In the United States, airline pilots work under an agreed-upon contract that establishes the conditions for protecting the airline and the pilots during regular and unforeseen operations. At any given moment, most airlines are either embroiled in contract negotiations, either entering, leaving, or mediating the process. Although every airline pilot in the country has felt the ripple of these contract discussions, many are not aware of the details surrounding exactly what goes into these talks, mediations, and eventually, the agreements between both parties. The following hopes to shed light on what exactly goes into the long, and often draining, process of contract negotiations.
In 1926, The Railway Labor Act (RLA) was created to ensure the protection of workers on railways against potential unfair labor practices. It was the first of its kind, and in 1936, the RLA expanded to include airline pilots. This ensured that the labor negotiations between pilots and the airline would be carried out under the rules of the RLA, and with specific steps to follow when these talks begin. Any contract created under the umbrella of the Railway Labor Act does not ever actually expire, but instead, is continuously amended. When those contracts reach their amendable date, management and labor can enter into the process of negotiations, often referred to as Section 6, the part of the RLA specifically related to contract talks. If talks are begun before the amendable date, it is called an “early opener.”
Because of the intensely tedious process, there are no established time limitations on when agreements must be reached.

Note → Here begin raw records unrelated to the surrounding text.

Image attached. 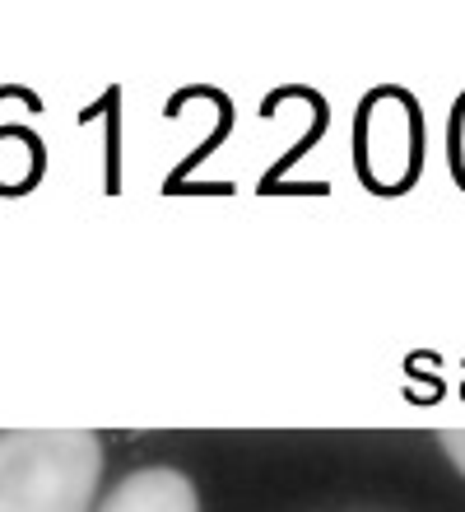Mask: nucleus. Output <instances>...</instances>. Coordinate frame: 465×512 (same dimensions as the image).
<instances>
[{
    "label": "nucleus",
    "instance_id": "1",
    "mask_svg": "<svg viewBox=\"0 0 465 512\" xmlns=\"http://www.w3.org/2000/svg\"><path fill=\"white\" fill-rule=\"evenodd\" d=\"M103 443L89 429L0 433V512H89Z\"/></svg>",
    "mask_w": 465,
    "mask_h": 512
},
{
    "label": "nucleus",
    "instance_id": "2",
    "mask_svg": "<svg viewBox=\"0 0 465 512\" xmlns=\"http://www.w3.org/2000/svg\"><path fill=\"white\" fill-rule=\"evenodd\" d=\"M419 117L414 103L400 94H377L359 117V168L368 173L372 187L396 191L414 177V159H419Z\"/></svg>",
    "mask_w": 465,
    "mask_h": 512
},
{
    "label": "nucleus",
    "instance_id": "3",
    "mask_svg": "<svg viewBox=\"0 0 465 512\" xmlns=\"http://www.w3.org/2000/svg\"><path fill=\"white\" fill-rule=\"evenodd\" d=\"M103 512H200V499L182 471L149 466V471H135L131 480H121L112 489V499L103 503Z\"/></svg>",
    "mask_w": 465,
    "mask_h": 512
},
{
    "label": "nucleus",
    "instance_id": "4",
    "mask_svg": "<svg viewBox=\"0 0 465 512\" xmlns=\"http://www.w3.org/2000/svg\"><path fill=\"white\" fill-rule=\"evenodd\" d=\"M452 163H456V177L465 182V103L456 108V131H452Z\"/></svg>",
    "mask_w": 465,
    "mask_h": 512
},
{
    "label": "nucleus",
    "instance_id": "5",
    "mask_svg": "<svg viewBox=\"0 0 465 512\" xmlns=\"http://www.w3.org/2000/svg\"><path fill=\"white\" fill-rule=\"evenodd\" d=\"M442 452L456 461V471L465 475V429H447L442 433Z\"/></svg>",
    "mask_w": 465,
    "mask_h": 512
}]
</instances>
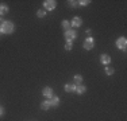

Although rarely succinct, there are some negotiations that can span months or even years. In the beginning, there are only two parties involved: the company (management), and the union representation for the employees (labor). It is often in the first talks that the two parties agree to some main staples of the contract, such as Missing/Internment/POW, Physical Standards, System Board of Adjustment, and General. These items are usually inexpensive and are quickly agreed upon by both parties. Before reaching a final agreement, the parties come to a Tentative Agreement, or a TA. It is at this time that the more detailed and difficult parts of the labor relation process is tackled and an outside mediator may be brought in to help continue the negotiations.
Once one or both parties petition for a mediator, the National Mediation Board will assign someone to the process. The NMB is an association of three people who survey the contract negotiations to ensure the rules and regulations are followed according to the Railway Labor Act. This mediator is also present to give unbiased and neutral advice in order to help both parties reach a complete agreement. The meetings typically take place face-to-face, once a month. Outside of these meetings however, the parties do engage in email exchanges concerning any proposals/counter-proposals until the end of negotiations is reached. Again, there is no set timeframe for mediation, but it is unlikely to be quickly resolved and often lasts from many weeks to years.
Though it is the job of the mediator to speed things along, there are often factors that cause bumps in the road, mainly related to the two parties and their individual requests during negotiations. When this happens, the mediator can use different strategies to keep the process running smoothly; insisting that upper-level management attend the face-to-face meetings, making meetings last longer, scheduling meetings more frequently, or simply stopping the negotiations for a set time. This is often referred to as putting negotiations “on ice.” However, it is not always possible to reach an agreement even with a mediator, and the two parties come to an impasse. In such cases, the mediator petitions the NMB with a Proffer of Arbitration, and the three-body NMB will decide if an arbitrator is necessary (though most often they heed the request of the mediator).
If arbitration is required, a decision will be made by a neutral arbitrator and a binding ruling will be issued over the contract in dispute. Sometimes both parties will accept the ruling and finish the proceedings, but it is much more common for one (or both) of the parties to reject the ruling. When this happens, the NMB will stop negotiations and give both parties a period of thirty days in which to “cool off.” At the end of that thirty-day period, the parties may participate in what is called Self Help. This may be manifested with a complete pilot strike (but there are other ways to get the point across). The company has the power to change pay rates, “lock out” the pilots, or reassign new pilots to cover their flights. If a complete strike does not happen, then the pilots may go on partial strikes in order to harm the airline financially but not cause it to shut down completely. Because of the possibility of what could happen during the Self Help period, there is much more pressure during the thirty-day cooling period to close negotiations and come to an agreement. There is however, a way to postpone Self Help – the appointment of a Presidential Emergency Board. The President of the United States has discretion to create an emergency board after being notified by NMB that a dispute will “threaten substantially to interrupt interstate commerce to a degree such as to deprive any section of the country of essential transportation service.” Under an emergency board, another thirty days is added to the cooling off period. One stipulation is that the status-quo must be maintained during the extended thirty-day period. Negotiations can continue wherein the Emergency Board will aid in the process of reaching a final agreement.
Although these negotiations will have an impact on the pilots of any airline in contract talks, and often the process can be frustrating and exhausting, it is important that the status quo remain in place. It is inadvisable for pilots to “take matters into their own hands” with tactics like calling in sick all at the same time, known as a “sick-out.” Doing so could result in negative legal ramifications. There are however, legal and acceptable ways to fight the system in the form of informational picketing and ad campaigns. It is of utmost importance that pilots follow the advice of their union leadership, as this is the best way that individual pilots can help aid the process of negotiation.